メッセージ(大谷孝志師)

神の子とされた私達
向島キリスト教会 礼拝説教 2019年12月1日
ガラテヤ4:1-7「神の子とされた私達」  大谷孝志牧師

 いよいよクリスマスの月になりました。教会暦では、クリスマスの四週間前の聖日を待降節第一聖日と呼び、順に第二、第三聖日と呼ます。しかし次が待降節第四聖日かというと、殆どの教会では、25日がクリスマスである年を除いて、第四聖日にクリスマス礼拝をし、主の御降誕を祝います。イースターとペンテコステは必ず日曜ですが、クリスマスは25日と決まっているので平日が多いからです。一人でも多くの人が主イエスの御降誕を共に祝えるようにと、クリスマス直前の聖日にクリスマス礼拝を守る教会が殆どだからです。
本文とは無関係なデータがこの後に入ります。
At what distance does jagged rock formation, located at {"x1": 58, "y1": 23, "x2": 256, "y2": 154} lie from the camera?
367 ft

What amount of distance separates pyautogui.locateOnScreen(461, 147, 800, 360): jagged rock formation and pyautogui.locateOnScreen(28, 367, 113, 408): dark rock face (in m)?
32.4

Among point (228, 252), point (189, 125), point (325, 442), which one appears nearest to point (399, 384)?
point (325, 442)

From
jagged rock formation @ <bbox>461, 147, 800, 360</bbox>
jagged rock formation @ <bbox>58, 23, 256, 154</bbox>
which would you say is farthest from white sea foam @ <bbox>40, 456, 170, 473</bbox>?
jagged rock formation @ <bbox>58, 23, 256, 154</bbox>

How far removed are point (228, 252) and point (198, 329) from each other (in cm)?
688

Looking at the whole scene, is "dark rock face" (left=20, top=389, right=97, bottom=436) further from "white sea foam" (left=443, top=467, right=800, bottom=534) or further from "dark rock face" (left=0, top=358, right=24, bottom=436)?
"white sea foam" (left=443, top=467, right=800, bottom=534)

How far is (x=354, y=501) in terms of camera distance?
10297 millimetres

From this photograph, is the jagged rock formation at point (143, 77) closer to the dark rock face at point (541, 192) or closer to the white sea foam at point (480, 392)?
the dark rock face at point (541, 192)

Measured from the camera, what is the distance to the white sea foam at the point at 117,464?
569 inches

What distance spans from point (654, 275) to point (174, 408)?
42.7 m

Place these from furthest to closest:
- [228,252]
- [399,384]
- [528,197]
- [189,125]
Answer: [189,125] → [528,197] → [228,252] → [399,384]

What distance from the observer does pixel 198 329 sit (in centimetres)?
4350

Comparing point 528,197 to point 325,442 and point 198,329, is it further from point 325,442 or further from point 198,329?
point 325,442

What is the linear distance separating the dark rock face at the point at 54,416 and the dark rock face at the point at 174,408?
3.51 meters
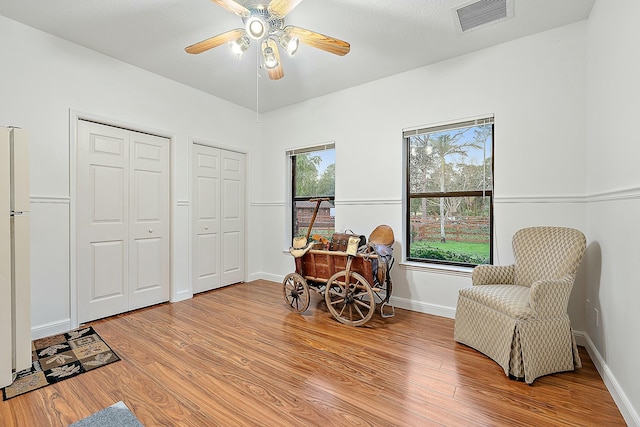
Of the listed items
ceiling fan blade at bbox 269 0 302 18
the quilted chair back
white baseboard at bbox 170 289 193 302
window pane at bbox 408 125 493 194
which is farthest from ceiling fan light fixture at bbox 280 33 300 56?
white baseboard at bbox 170 289 193 302

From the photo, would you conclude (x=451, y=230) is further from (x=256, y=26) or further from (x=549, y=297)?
(x=256, y=26)

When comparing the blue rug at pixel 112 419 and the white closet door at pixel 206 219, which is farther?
the white closet door at pixel 206 219

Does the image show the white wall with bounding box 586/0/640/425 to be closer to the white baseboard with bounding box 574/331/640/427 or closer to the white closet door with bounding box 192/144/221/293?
the white baseboard with bounding box 574/331/640/427

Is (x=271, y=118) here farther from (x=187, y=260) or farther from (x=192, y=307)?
(x=192, y=307)

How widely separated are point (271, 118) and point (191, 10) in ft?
7.55

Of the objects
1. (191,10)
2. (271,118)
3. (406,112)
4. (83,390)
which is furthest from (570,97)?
(83,390)

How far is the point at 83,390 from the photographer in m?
1.86

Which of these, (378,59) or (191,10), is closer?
(191,10)

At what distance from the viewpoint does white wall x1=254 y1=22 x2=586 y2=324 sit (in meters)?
2.51

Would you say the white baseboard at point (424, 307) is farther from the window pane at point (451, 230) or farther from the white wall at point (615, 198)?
the white wall at point (615, 198)

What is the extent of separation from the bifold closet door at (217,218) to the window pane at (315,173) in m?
0.87

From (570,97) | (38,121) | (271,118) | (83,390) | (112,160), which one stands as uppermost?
(271,118)

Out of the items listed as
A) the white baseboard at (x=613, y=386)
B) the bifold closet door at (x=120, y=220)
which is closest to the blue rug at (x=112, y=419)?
the bifold closet door at (x=120, y=220)

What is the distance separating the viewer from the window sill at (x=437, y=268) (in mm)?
3000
というのは、12月25日に主が生まれたと聖書には書いてないからです。主の降誕を祝う日がクリスマスなのです。今年は22日にクリスマス礼拝をしますが、24日の燭火礼拝の日もクリスマスです。

 クリスマスの意味を知る為に、パウロが何を伝えたいかを学びましょう。彼は主が約二千年前に世に生まれたのは、「時が満ちて,神はご自分の御子を女から生まれた者、律法の下にある者として遣わされ」たからだと言います。彼はまず、主がこのようにして生まれたのですと教えています。「時が満ちて」と言いますが、単に、その時になったからということではありません。その時の為に神が準備していたが、その準備が満了したから主イエスが生まれたのだと教えます。主が生まれるのは神の計画だったのです。と言うのは、神は人を神と話が出来る、人格的交わりが出来る特別な存在として造りました。
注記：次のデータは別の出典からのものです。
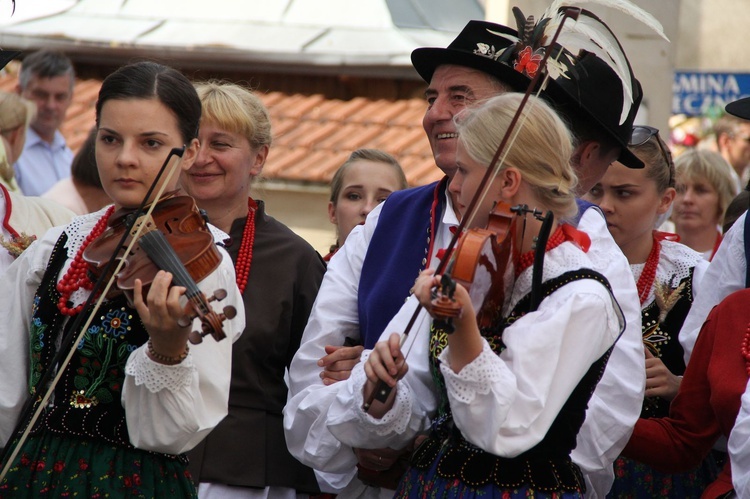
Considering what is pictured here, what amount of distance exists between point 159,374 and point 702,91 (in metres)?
9.08

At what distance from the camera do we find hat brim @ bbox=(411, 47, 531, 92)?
3.66 m

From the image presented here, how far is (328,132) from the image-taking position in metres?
10.1

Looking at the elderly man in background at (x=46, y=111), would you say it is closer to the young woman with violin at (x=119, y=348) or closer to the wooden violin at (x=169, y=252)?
the young woman with violin at (x=119, y=348)

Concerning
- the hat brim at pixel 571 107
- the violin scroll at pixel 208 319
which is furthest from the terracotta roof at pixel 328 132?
the violin scroll at pixel 208 319

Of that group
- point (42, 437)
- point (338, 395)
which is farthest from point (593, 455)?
point (42, 437)

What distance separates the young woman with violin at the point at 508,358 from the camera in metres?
2.70

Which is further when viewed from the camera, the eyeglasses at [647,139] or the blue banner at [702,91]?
the blue banner at [702,91]

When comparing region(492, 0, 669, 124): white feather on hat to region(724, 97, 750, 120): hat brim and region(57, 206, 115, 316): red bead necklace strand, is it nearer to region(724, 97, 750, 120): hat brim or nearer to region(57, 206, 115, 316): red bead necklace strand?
region(724, 97, 750, 120): hat brim

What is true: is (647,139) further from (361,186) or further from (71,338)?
(71,338)

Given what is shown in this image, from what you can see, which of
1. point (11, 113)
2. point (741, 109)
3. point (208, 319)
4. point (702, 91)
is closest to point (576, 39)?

 人は神にとって家族、それも我が子のような存在でした。しかし最初の人、アダムとエバが罪を犯し、エデンの園を追放されました。親でもなければ子でもなくなったのかと言えば、そうではありません。人間はいわば放蕩息子のようになったのですが、神は我が子として関わり続けたのです。これが、旧約の時代です。神はその不自然な関係を修復させたいと思っていました。

 その為には人が神を愛し、人が互いに愛し合い、平和に共に生きるようにならなければなりません。本当の意味で神の子供になることです。神は人を御自分に相応しい者として造り、自由を与え、自分の意思によって神と共に生きるようにしたのです。しかし人はその自由を正しく用いられず、自分の力では完全な者、神に喜ばれ、受け入れられる生き方ができなかったのです。それでも主は人を愛し、我が子のように接し、働き掛け続けていたのです。弱さ故に罪を犯し、悪の力に引きずられ、神に背を向ける人々をご自分の子供達とする為に、神は御子を世に遣わし、悪の力を打ち破り、罪から解放し、神が与えた自由を正しく使う者とする為に、御子をこの世に遣わしたのです。

 時が満ちて、御子が世に生まれました。何年の何月何日だったかは分かりません。紀元前一桁の5月頃の説が最も有力なだけです。その日、神の御子主イエスが人としてこの世に生まれたのです。御子が救い主として世に生まれたことを喜び、感謝しましょう。主が世にいるから、私達はどうすれば神に喜ばれるかを知る事ができ、今も教えられ,助け、導かれて神に喜ばれる者として世に生きられます。私達を愛し、御子を与えた神に感謝しましょう。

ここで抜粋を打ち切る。